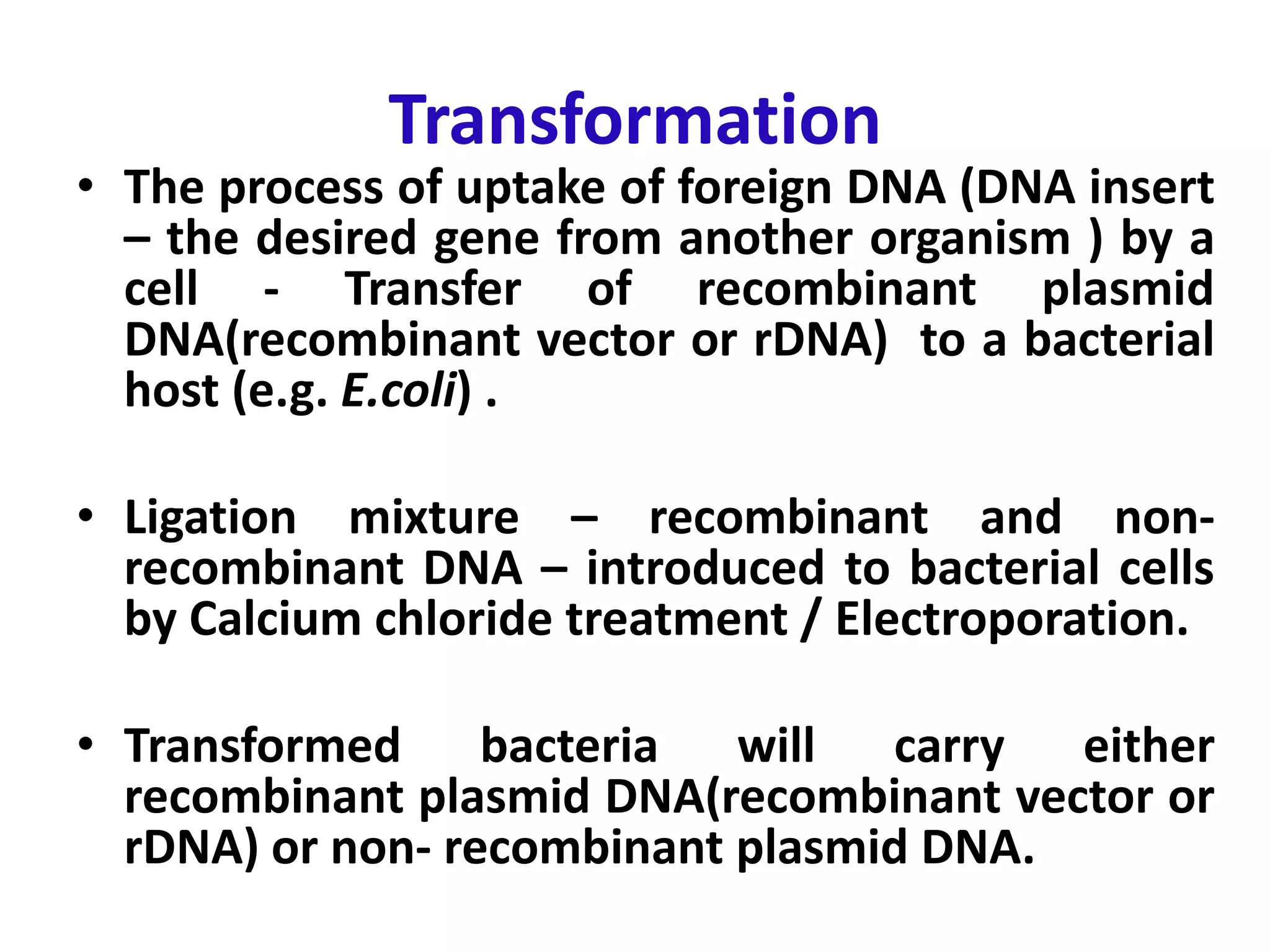 Transformation

• The process of uptake of foreign DNA (DNA insert – the desired gene from another organism ) by a cell - Transfer of recombinant plasmid DNA(recombinant vector or rDNA) to a bacterial host (e.g. E.coli) .

• Ligation mixture – recombinant and non-recombinant DNA – introduced to bacterial cells by Calcium chloride treatment / Electroporation.

• Transformed bacteria will carry either recombinant plasmid DNA(recombinant vector or rDNA) or non- recombinant plasmid DNA.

- [ACTIVITY]:
Looking only at the lines of the material above, count those containing "rDNA" and give that number by itself.

- [SOLUTION FOR THIS PROBLEM]:
2